Extracted data:
————————

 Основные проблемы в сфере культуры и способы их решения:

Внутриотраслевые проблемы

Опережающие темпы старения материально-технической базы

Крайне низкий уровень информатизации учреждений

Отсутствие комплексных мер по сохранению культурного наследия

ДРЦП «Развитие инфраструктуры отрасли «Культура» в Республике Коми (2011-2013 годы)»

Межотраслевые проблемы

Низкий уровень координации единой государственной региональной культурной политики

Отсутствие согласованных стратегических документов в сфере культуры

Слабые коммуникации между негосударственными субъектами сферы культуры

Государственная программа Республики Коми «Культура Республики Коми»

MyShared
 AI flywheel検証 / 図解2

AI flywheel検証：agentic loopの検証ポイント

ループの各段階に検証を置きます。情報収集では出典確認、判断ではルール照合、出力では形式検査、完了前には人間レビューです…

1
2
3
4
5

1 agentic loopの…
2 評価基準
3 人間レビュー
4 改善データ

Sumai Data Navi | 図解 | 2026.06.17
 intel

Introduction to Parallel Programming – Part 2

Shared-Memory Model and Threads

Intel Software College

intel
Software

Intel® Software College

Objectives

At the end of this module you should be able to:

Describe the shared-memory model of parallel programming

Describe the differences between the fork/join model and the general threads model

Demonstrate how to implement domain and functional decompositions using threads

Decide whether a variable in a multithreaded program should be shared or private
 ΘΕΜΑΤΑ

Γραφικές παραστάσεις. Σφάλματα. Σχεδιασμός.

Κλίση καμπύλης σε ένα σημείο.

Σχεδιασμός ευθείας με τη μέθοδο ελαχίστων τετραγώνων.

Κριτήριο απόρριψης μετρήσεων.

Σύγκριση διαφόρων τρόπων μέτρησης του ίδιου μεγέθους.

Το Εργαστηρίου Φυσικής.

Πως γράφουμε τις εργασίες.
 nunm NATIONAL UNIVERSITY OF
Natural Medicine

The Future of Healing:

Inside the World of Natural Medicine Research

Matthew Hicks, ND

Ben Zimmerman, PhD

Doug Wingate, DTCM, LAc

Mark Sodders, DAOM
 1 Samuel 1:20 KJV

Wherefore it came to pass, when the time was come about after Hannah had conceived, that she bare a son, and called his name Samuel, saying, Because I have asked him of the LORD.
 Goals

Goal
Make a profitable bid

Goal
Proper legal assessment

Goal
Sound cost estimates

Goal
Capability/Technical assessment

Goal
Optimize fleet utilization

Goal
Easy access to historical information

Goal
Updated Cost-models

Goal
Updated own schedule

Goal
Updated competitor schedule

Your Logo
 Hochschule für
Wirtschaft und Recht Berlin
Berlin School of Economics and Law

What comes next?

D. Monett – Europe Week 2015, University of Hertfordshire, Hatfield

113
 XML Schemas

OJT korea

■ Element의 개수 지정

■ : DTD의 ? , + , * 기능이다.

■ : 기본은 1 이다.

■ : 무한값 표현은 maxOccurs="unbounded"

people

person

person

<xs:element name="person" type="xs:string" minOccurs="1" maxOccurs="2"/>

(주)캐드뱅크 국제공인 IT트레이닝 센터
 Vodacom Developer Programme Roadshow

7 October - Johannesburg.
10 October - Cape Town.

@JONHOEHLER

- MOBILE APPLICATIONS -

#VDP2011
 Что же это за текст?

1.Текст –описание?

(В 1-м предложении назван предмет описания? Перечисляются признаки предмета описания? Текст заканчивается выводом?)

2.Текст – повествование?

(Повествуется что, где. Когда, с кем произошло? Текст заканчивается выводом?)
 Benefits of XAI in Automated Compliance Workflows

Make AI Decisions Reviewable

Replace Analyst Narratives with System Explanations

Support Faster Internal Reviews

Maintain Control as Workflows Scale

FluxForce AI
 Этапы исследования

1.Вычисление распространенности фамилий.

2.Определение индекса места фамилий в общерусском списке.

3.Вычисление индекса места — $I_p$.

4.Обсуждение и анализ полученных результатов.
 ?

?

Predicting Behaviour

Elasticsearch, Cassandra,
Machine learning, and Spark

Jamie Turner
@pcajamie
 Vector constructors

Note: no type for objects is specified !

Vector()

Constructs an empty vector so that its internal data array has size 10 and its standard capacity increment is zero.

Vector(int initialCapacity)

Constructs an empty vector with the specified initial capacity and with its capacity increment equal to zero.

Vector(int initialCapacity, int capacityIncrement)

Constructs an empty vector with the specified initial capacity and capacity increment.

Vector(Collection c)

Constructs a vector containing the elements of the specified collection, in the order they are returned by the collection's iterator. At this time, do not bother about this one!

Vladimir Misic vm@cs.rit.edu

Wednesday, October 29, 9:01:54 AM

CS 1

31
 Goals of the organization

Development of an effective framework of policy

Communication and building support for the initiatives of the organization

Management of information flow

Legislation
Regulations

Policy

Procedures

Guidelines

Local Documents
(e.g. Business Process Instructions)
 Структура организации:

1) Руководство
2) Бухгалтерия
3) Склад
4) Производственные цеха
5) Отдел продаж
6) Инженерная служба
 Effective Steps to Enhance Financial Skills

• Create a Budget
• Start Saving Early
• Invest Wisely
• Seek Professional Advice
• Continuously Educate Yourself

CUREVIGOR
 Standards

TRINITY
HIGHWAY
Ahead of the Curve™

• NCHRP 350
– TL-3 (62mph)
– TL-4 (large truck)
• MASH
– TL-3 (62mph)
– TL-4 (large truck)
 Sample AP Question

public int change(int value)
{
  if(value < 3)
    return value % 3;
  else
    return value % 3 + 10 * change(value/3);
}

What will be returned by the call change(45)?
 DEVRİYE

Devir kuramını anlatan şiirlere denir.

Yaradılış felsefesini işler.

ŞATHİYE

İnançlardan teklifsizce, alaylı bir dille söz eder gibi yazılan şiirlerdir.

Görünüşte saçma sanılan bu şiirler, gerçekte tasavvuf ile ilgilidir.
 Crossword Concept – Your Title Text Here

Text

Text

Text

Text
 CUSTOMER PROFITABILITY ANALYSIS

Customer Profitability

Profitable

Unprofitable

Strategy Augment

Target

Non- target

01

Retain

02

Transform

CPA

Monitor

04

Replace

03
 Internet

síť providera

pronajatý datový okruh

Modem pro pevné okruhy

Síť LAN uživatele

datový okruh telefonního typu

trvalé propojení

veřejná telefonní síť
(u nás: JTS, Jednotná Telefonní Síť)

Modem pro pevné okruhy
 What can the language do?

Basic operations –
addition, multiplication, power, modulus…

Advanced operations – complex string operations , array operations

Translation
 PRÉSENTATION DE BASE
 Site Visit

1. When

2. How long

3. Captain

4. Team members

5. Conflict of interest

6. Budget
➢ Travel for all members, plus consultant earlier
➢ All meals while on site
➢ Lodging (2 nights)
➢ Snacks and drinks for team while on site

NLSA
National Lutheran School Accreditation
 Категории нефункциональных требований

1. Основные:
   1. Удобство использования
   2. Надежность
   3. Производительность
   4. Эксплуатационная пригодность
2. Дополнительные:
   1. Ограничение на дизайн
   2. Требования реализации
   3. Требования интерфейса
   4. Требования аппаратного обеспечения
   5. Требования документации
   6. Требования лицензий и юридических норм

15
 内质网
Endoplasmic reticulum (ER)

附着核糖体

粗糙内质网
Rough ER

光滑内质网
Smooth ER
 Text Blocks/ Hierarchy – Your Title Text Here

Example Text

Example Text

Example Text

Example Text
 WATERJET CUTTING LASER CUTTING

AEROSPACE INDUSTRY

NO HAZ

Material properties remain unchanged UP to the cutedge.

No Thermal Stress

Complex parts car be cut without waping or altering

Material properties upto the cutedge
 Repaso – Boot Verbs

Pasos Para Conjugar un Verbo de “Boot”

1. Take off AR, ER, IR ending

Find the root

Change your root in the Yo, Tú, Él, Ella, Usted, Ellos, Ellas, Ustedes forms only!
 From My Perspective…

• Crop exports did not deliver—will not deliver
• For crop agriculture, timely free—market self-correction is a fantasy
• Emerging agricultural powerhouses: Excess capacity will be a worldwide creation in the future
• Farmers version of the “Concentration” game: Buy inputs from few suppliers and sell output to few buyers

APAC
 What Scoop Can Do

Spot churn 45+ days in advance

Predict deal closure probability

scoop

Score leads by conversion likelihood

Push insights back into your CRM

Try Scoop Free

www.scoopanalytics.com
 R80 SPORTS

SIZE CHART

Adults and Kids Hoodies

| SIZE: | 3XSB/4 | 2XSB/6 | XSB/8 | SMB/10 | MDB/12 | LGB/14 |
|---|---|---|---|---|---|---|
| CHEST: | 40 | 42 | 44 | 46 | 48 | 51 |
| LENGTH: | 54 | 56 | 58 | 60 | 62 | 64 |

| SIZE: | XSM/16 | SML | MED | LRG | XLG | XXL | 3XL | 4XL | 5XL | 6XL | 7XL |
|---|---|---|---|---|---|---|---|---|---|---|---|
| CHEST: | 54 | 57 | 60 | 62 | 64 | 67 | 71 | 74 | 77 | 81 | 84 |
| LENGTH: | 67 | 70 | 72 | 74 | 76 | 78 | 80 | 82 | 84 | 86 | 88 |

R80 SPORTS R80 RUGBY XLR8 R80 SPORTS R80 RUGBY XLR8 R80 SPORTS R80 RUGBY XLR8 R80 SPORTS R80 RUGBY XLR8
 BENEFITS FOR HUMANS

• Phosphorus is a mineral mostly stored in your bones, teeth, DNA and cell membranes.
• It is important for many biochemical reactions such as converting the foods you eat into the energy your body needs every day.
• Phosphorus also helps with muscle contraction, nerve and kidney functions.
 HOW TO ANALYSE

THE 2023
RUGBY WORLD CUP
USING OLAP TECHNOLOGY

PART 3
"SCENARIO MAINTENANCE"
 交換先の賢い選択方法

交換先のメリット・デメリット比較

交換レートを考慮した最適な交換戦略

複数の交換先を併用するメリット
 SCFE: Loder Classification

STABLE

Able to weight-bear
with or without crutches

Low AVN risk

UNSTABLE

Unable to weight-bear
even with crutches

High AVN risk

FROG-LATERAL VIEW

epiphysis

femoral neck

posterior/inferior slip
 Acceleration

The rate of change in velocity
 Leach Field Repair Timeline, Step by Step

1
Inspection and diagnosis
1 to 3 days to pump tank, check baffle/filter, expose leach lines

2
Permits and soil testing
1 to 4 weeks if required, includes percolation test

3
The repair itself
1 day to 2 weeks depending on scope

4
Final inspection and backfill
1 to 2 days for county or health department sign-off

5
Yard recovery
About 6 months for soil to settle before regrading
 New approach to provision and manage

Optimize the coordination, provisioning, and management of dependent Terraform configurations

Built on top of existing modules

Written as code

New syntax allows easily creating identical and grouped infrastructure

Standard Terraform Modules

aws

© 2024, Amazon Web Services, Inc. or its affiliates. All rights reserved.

————————

Required action: Return only the stretch of the material above from the line holding "Sound cost estimates" through the line holding "Wirtschaft und Recht Berlin", copied exactly.

Written response:
Sound cost estimates

Goal
Capability/Technical assessment

Goal
Optimize fleet utilization

Goal
Easy access to historical information

Goal
Updated Cost-models

Goal
Updated own schedule

Goal
Updated competitor schedule

Your Logo
 Hochschule für
Wirtschaft und Recht Berlin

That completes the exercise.